<<<<

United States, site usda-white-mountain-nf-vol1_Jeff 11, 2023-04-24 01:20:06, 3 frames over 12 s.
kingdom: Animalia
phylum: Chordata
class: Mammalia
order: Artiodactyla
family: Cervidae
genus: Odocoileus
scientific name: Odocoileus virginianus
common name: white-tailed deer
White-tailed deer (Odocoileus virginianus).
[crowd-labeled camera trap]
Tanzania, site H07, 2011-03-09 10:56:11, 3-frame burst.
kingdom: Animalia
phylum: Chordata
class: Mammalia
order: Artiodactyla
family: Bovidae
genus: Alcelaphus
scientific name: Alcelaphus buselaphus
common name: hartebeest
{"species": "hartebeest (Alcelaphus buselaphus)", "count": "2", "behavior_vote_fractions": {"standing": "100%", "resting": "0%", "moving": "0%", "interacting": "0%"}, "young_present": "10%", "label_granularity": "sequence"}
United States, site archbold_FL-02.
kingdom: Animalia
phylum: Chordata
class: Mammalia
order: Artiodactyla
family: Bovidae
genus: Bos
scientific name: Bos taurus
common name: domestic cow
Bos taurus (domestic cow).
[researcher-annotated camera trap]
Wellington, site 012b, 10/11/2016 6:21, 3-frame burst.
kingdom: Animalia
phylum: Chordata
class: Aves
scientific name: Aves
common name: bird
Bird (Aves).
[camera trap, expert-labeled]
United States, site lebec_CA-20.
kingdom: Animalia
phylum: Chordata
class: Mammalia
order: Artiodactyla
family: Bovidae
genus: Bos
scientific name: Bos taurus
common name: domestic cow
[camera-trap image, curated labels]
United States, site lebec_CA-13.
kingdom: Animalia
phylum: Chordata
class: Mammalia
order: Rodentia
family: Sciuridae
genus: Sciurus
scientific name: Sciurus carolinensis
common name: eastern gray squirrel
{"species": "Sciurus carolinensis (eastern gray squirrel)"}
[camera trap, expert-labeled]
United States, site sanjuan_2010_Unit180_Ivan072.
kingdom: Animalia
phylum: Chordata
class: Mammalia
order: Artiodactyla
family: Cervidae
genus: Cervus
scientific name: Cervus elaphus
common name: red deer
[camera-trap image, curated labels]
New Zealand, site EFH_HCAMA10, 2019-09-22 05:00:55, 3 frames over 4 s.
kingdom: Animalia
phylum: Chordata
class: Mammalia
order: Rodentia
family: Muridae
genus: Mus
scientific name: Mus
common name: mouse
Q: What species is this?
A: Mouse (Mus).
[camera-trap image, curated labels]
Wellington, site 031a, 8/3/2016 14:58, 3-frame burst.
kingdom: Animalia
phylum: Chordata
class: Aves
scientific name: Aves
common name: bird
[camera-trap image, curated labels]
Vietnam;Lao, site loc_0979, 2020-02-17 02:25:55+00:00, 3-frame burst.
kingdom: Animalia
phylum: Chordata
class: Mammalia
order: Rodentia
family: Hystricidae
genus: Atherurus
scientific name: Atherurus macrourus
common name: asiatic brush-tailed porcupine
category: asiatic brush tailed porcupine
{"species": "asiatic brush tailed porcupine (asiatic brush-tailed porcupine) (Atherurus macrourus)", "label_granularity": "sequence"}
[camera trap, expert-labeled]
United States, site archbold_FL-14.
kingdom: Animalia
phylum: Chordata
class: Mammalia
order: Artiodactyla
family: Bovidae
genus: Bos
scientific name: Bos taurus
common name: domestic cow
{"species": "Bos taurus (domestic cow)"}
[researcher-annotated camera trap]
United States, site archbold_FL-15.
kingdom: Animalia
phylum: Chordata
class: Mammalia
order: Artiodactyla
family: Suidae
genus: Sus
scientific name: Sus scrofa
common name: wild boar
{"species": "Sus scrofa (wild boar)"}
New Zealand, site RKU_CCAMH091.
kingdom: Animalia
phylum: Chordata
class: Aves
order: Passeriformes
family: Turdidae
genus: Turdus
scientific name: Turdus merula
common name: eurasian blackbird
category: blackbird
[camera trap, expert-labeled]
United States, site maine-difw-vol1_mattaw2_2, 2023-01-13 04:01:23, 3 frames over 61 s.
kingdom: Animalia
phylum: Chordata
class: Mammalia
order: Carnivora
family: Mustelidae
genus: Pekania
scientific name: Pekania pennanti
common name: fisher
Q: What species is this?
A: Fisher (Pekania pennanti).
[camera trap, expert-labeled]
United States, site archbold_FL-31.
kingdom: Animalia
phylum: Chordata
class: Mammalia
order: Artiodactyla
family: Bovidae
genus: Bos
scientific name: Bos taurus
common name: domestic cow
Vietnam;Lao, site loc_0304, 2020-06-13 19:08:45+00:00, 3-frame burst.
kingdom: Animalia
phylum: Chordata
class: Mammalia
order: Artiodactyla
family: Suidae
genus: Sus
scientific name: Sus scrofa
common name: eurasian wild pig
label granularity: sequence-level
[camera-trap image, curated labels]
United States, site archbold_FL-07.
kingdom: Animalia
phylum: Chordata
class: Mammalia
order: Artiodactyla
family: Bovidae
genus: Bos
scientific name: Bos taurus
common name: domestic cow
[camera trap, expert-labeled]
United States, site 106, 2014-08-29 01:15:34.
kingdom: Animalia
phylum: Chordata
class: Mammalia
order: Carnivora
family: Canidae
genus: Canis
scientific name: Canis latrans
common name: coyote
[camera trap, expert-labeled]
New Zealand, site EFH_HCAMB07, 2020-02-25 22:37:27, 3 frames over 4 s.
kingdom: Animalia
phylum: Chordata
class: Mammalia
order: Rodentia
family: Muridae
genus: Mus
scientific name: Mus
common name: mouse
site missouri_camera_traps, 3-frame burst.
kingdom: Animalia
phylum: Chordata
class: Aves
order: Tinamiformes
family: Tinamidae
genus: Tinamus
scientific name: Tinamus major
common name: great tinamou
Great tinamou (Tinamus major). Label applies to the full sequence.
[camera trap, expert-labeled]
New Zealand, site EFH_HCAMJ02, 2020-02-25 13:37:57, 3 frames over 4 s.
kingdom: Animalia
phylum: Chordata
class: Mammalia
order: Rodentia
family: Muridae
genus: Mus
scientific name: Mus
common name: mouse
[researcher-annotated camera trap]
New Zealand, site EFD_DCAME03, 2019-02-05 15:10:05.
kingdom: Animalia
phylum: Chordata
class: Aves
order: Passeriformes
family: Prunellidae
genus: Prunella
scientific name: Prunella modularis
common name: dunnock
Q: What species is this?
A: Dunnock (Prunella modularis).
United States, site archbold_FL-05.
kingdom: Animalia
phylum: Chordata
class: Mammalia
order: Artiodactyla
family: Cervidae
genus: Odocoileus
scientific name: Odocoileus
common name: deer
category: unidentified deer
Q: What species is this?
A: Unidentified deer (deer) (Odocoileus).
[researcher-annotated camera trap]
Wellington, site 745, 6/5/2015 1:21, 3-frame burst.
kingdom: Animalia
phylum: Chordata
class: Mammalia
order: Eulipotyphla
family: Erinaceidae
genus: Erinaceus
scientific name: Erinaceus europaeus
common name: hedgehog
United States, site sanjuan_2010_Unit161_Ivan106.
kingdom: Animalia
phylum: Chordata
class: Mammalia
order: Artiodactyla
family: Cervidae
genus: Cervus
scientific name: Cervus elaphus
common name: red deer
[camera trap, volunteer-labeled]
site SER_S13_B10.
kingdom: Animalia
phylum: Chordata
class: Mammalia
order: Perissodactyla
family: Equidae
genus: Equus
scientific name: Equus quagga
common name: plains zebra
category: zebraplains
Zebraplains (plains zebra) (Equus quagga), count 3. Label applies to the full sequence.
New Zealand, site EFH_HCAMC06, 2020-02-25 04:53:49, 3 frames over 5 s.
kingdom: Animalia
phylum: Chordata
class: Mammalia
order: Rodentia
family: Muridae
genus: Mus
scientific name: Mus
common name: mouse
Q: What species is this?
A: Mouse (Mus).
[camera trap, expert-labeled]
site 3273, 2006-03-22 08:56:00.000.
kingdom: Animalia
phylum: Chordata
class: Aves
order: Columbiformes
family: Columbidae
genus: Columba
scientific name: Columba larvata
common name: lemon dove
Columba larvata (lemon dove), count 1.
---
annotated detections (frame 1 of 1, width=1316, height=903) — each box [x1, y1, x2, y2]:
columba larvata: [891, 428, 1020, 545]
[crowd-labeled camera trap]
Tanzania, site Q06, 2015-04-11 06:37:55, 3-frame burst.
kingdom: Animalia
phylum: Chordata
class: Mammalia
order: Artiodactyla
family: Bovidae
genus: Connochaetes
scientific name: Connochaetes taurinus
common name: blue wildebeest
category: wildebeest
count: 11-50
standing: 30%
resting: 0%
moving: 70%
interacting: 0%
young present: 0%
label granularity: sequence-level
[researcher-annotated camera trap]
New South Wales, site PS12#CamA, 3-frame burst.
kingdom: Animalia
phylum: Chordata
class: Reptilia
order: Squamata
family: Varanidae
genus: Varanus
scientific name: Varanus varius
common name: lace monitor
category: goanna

>>>>

• YOUR ASSIGNMENT: Look through the data above and return exactly the lines from the one that contains "scientific name: Columba larvata" to the one that contains "scientific name: Varanus varius", inclusive, with nothing else.

• WRITTEN RESPONSE:
scientific name: Columba larvata
common name: lemon dove
Columba larvata (lemon dove), count 1.
---
annotated detections (frame 1 of 1, width=1316, height=903) — each box [x1, y1, x2, y2]:
columba larvata: [891, 428, 1020, 545]
[crowd-labeled camera trap]
Tanzania, site Q06, 2015-04-11 06:37:55, 3-frame burst.
kingdom: Animalia
phylum: Chordata
class: Mammalia
order: Artiodactyla
family: Bovidae
genus: Connochaetes
scientific name: Connochaetes taurinus
common name: blue wildebeest
category: wildebeest
count: 11-50
standing: 30%
resting: 0%
moving: 70%
interacting: 0%
young present: 0%
label granularity: sequence-level
[researcher-annotated camera trap]
New South Wales, site PS12#CamA, 3-frame burst.
kingdom: Animalia
phylum: Chordata
class: Reptilia
order: Squamata
family: Varanidae
genus: Varanus
scientific name: Varanus varius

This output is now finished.